Referandumun ardından Batı’ya bakmak: Jeopolitik körler ve gözü açıklar

Prof. Dr. Nurşin Ateşoğlu / Güney Yıldız Teknik Üniversitesi
22.04.2017

Batılı başkentlerde Türkiye’nin referandumdaki ‘evet’ tercihinin ele alınış biçimi, ‘Avrupalı Batı’nın jeo-politik körlüğünü de gösteriyor. Ne var ki jeopolitik, kendi çarklarını çalıştırıyor. Bu çarklar bize, coğrafya değişmedikçe, Batı güvenliğinin ve istikrarının Karadeniz’den ve Doğu Akdeniz’den yani Türkiye’nin coğrafyasından başladığını söylüyor.


Referandumun ardından Batı’ya bakmak: Jeopolitik körler ve gözü açıklar

Hiç modası geçmeyen ve siyaset yapımı içerisinde tekrar ve tekrar ziyaret edilen kavramlar vardır: Demokrasi hiç kuşkusuz onlardan biri, jeopolitik de belki ikincisi. Jeopolitik ve demokrasi arasındaki hassas dengeyi bilen bir yer varsa o da bu topraklardır -ki bu dengeyi siyasal gerçeklik ile siyasal mücadelenin çakıştığı her seçim sürecinde hatırlarız. Bir de modası çoktan geçmiş ama hala yaşayan düşünceler var: Missioncivilisé (medenileştirme görevi) bunlardan biri. Kendi barbarlarını bekleyen Batı sosyo-politik gerçekliği içerisinde yaratıldı ve büyük harflerle yazılan evrensel/evrenselci fikirlerin, örneğin demokrasinin, insan haklarının, seçim özgürlüğü gibi kavramların tekelini günün güçlülerinin eline verdi.

Verilen Alıştırma 1. Referandum ve jeopolitik konulu yazının "Hiç modası geçmeyen" sözcüklerinden "güçlülerinin eline verdi." sözcüklerine kadar olan kısmını harfi harfine tekrarlayın.
Verilen Alıştırma 2.
Aşağıdaki ifadelerin referandum ve jeopolitik konulu yazıyla uyuşup uyuşmadığını belirtin. Her biri için evet ya da hayır deyin ve kararı belirleyen sözleri yazıdan aynen alıntılayın.
(a) Modası hiç geçmeyen kavramlardan biri demokrasi, belki ikincisi de jeopolitiktir.
(b) Batı güvenliği ve istikrarı Baltık Denizi'nden başlar.
(c) Medenileştirme görevi düşüncesi artık yaşamamaktadır.
Verilen Alıştırma 3. Referandum ve jeopolitik konulu yazıyı, metnin bittiği son cümlenin ardından devam ettirin.

Verilen Bilgiler.
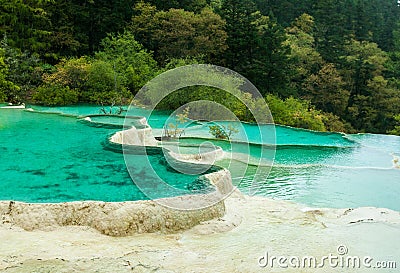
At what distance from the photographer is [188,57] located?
16.5 meters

Alıştırma Cevabı 1.
Hiç modası geçmeyen ve siyaset yapımı içerisinde tekrar ve tekrar ziyaret edilen kavramlar vardır: Demokrasi hiç kuşkusuz onlardan biri, jeopolitik de belki ikincisi. Jeopolitik ve demokrasi arasındaki hassas dengeyi bilen bir yer varsa o da bu topraklardır -ki bu dengeyi siyasal gerçeklik ile siyasal mücadelenin çakıştığı her seçim sürecinde hatırlarız. Bir de modası çoktan geçmiş ama hala yaşayan düşünceler var: Missioncivilisé (medenileştirme görevi) bunlardan biri. Kendi barbarlarını bekleyen Batı sosyo-politik gerçekliği içerisinde yaratıldı ve büyük harflerle yazılan evrensel/evrenselci fikirlerin, örneğin demokrasinin, insan haklarının, seçim özgürlüğü gibi kavramların tekelini günün güçlülerinin eline verdi.

Alıştırma Cevabı 2.
(a) Evet: "Demokrasi hiç kuşkusuz onlardan biri, jeopolitik de belki ikincisi."
(b) Hayır: "Batı güvenliğinin ve istikrarının Karadeniz’den ve Doğu Akdeniz’den yani Türkiye’nin coğrafyasından başladığını söylüyor."
(c) Hayır: "Bir de modası çoktan geçmiş ama hala yaşayan düşünceler var: Missioncivilisé (medenileştirme görevi) bunlardan biri."

Alıştırma Cevabı 3.
Bugün Batı dünyası dışında gerçekleşen her seçim ilginç bir biçimde doğruluğuna inandığımız bir fikir olan demokrasi ile acı tarihini bildiğimiz medenileştirme misyonunun rekabetine dönüşüyor. Türkiye’de gerçekleşen ve pek çok bakımdan çok önemli siyasal etkileri olacak 16 Nisan referandumu sonrası Türkiye ile Batı dünyasının iki kalbi -Avrupa ve ABD- arasındaki ilişkileri gözlemlemek bu nedenle gözlemcisinin ağzında kekremsi bir tat bırakıyor. Almanya’da çeşitli kurumlara asılan “Evet verenler giremez” mealinde tabelalardan tutalım, evet oyunun yüksek çıktığı Avrupa ülkelerinde çifte vatandaşlığın kaldırılması yönünde talepte bulunan popüler sağ çağrılara kadar, Avrupa’nın, “evrensel değerleri” kendi yansımasına indirgeyen hegemonyacı tutumu çok rahatsız edici. Tarihi biraz bilen ve hatırlayanlar için hatta ürkütücü. Üstelik bu hegemonyacı söylem ne referanduma katılım oranının yüzde 85 gibi bir rakam olmasıyla ilgileniyor ne de bu seçimin sivil-asker ilişkileri için çok önemli bir dönüm noktası olmasıyla. Unutulmamalı, Türkiye bu referandum sürecini 15 Temmuz başarısız darbe girişiminin ardından, 1980 askeri vesayet anayasasının getirdiği bir sistemi değiştirmek için yaptı. Evet oyları da hayır oyları da bu siyasi gerçeklikte, bu siyasi sürecin parçası olarak kullanıldı.

Seçim neden yanlış okunur?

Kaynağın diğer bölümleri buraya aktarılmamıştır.